= Gazeta de Alagoas =

Gazeta de Alagoas is a Brazilian newspaper, published in Alagoas. It belongs to the family of Fernando Collor. This Brazilian newspaper is the leader, in sales, in the Brazilian state of Alagoas.

Its inauguration took place on February 25, 1934, at the initiative of journalist Luiz Magalhães da Silveira. At the time, Senator Arnon de Mello became a contributor to the newspaper as a correspondent in the city of Rio de Janeiro, then the federal capital. In the late 1940s, the newspaper was sold to the former Cooperativa Editora e Publicitária de Alagoas. At the time, the newspaper was practically bankrupt, with a circulation of just over 200 copies. Its modernization occurred when it became the "embryo company" of the Organizações Arnon de Mello, when he acquired it in 1952.
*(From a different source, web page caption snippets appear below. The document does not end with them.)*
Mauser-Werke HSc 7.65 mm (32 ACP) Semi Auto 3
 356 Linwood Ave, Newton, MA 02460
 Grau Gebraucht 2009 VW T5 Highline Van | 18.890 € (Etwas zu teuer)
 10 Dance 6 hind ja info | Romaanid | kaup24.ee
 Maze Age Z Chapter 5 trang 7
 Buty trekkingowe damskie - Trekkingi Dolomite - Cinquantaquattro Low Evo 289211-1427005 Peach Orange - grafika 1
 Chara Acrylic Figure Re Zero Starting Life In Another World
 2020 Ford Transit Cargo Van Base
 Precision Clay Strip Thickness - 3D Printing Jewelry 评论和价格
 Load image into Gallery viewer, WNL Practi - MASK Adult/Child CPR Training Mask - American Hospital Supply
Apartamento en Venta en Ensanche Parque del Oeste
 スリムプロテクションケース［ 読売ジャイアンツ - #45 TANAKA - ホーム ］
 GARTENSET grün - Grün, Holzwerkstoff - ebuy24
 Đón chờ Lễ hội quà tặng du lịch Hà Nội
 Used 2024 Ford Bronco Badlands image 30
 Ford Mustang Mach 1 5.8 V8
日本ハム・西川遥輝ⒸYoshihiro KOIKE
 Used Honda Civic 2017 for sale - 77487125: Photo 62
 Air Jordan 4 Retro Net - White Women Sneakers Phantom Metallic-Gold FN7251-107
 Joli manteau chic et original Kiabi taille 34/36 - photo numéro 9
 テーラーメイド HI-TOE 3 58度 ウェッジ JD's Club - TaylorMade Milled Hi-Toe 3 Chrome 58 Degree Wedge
Gazeta was the first newspaper in Alagoas printed with state-of-the-art technologies, marking its pioneering spirit also in initiatives such as the introduction of Telex, radiophoto and telephoto systems, offset printing, the computerization of all its departments, and the fact that it was the first newspaper in the state to be accessed via the internet.

Currently, Gazeta publishes its daily editions digitally from Monday to Friday and in print on Saturdays.